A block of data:

= = = = =

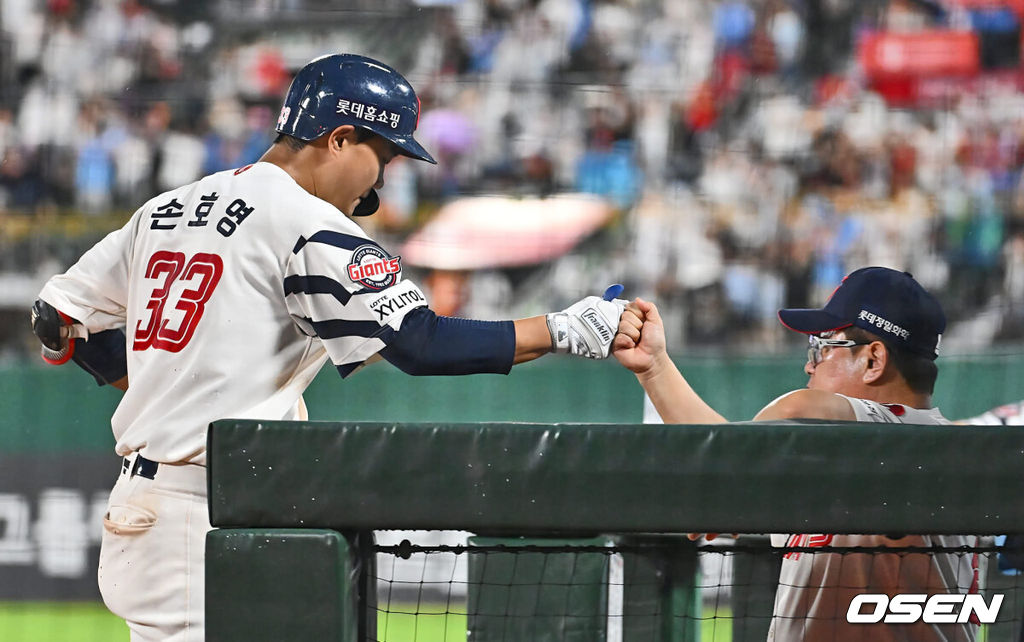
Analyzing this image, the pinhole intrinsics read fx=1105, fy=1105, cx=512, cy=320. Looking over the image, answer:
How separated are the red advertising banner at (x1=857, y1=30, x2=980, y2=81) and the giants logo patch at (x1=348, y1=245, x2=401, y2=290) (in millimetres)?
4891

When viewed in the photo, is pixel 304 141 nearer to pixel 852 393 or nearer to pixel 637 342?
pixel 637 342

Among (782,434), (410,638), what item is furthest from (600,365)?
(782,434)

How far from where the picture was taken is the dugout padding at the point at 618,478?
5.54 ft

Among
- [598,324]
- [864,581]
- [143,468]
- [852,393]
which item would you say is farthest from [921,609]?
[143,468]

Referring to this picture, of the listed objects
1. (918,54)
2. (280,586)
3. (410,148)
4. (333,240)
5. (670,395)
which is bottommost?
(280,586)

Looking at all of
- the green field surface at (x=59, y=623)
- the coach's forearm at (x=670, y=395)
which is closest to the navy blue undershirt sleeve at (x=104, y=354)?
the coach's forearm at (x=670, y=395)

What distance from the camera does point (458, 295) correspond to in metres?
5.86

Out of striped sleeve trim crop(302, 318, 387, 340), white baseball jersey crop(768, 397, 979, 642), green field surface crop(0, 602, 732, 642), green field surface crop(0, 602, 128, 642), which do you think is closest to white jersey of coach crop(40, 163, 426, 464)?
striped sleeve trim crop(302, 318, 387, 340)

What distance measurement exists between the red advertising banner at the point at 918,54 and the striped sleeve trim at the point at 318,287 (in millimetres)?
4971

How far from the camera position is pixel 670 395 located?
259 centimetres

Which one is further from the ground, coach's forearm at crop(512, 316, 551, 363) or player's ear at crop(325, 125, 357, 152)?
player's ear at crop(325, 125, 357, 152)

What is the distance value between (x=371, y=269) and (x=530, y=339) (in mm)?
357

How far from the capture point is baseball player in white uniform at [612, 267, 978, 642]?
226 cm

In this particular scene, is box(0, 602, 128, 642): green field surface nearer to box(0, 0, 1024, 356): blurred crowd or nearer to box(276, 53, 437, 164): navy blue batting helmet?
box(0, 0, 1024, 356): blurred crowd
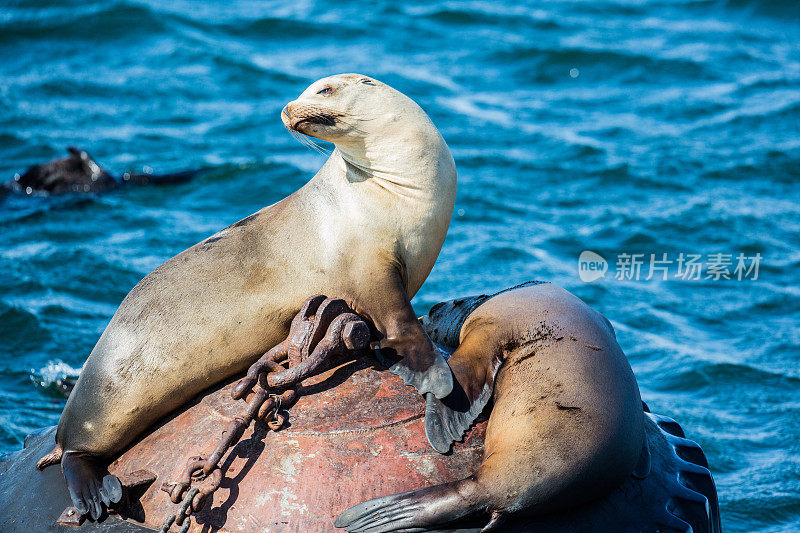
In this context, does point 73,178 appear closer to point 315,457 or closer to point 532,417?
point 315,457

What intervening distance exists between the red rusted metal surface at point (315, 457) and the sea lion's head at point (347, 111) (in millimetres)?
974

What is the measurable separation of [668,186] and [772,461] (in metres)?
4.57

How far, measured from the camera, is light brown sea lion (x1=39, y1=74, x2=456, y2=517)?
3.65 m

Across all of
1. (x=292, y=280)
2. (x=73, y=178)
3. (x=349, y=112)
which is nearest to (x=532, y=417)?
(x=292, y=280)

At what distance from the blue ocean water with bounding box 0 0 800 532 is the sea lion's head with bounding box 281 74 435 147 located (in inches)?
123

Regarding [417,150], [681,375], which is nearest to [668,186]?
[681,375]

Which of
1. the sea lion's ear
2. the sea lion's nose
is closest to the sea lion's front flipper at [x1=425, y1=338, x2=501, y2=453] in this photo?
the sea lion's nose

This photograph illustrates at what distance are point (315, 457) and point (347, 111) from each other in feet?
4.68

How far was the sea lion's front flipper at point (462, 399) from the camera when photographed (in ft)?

= = = = =

- **SHORT EXERCISE**
Copy the rows above word for word, starting at the line that contains "What intervening distance" and ending with the last of the rows.

- **RIGHT ANSWER**
What intervening distance exists between the red rusted metal surface at point (315, 457) and the sea lion's head at point (347, 111) (in millimetres)?
974

What is the measurable separation of [668,186] and [772,461] (in metres)?
4.57

How far, measured from the camera, is light brown sea lion (x1=39, y1=74, x2=456, y2=517)?
3.65 m

Across all of
1. (x=292, y=280)
2. (x=73, y=178)
3. (x=349, y=112)
which is nearest to (x=532, y=417)?
(x=292, y=280)

At what distance from the blue ocean water with bounding box 0 0 800 532 is the sea lion's head with bounding box 281 74 435 147 located (in inches)?
123

Regarding [417,150], [681,375], which is nearest to [668,186]?
[681,375]

Which of
1. the sea lion's ear
2. the sea lion's nose
is closest to the sea lion's front flipper at [x1=425, y1=338, x2=501, y2=453] in this photo?
the sea lion's nose

This photograph illustrates at what distance are point (315, 457) and point (347, 111) from each other in feet?
4.68

How far was the sea lion's front flipper at point (462, 399) from the camera when photographed (in ft)?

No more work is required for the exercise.